Julie: But I think that requires a lot of confidence because as you said, when you're freelancing, you don't know when the next opportunity is coming on. And so you have to gain enough confidence to know that if you say no to this, it's not going to ruin your…. like you're going to pay rent next month, right? It's quite challenging.
Rosy: You have to believe that you're, that someone out there will want to offer you something else if you say no to this. And it's kind of hard because it's not in your control at all. Like I've gone to auditions where they cut me because I wasn't tall enough. Or they picked only blonde people. It's ridiculous reasons, but that's the way it is.

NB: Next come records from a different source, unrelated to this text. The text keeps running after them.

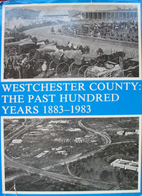 Westchester County: The Past Hundred Years…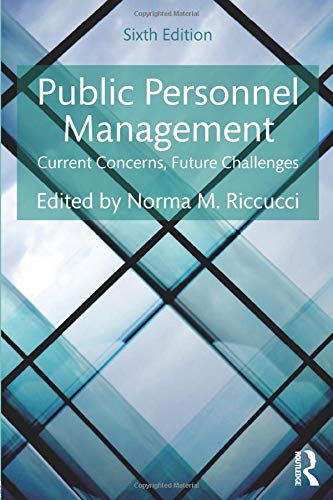 Compare Textbook Prices for Public Personnel Management 6 Edition ISBN 9781138689701 by Riccucci, Norma M.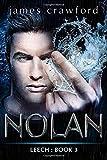 Nolan: Leech Book 3 (Volume 3)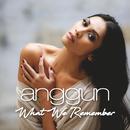 What We Remember (Album Version)/Anggun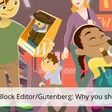 The Block Editor/Gutenberg: Why you should be using it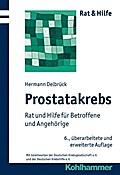Prostatakrebs; Rat und Hilfe für Betroffene und Angehörige (Rat & Hilfe) by H...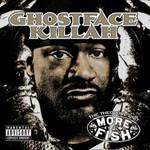 Ghostface Killah, More Fish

And I think it's taken me quite a long time to kind of feel like where I'm living now that I have kind of a broad enough network to have things that are coming. So I moved nearly three years ago. And previously to that I was dancing abroad, so I had this like security of like, “Okay, well, for the next eight months, I know that I'm performing every night and I've got this job,” but then it ends and I came back here and I was like, “oh, okay, I'll have to start again now.” And I think now I've been here for a little while. I'm a little bit older, I'm a little bit more experienced, like I have that that confidence now that there's enough going on in my world that I don't need to just kind of do something that I hate or do something that is underpaid or the conditions aren't good. And that's one of the things that I like about running my own business is that I get to set those conditions for myself. So, am I gonna do something that requires me to stay up until 2am? No. I's a never ending challenge though, like you said, because then there's the flip side of, well, you could be reading more books, or you could be working on this or you could be, you know… so there's still that kind of temptation there like the dangling carrot of like, “Oh, I want to do all of the things.” But at least I think you have a little more say in it. Like if you kind of open your eyes a bit. “Yeah, okay. Actually, that was a bit ridiculous that I was awake for like that many hours yesterday. We're not gonna do that today.”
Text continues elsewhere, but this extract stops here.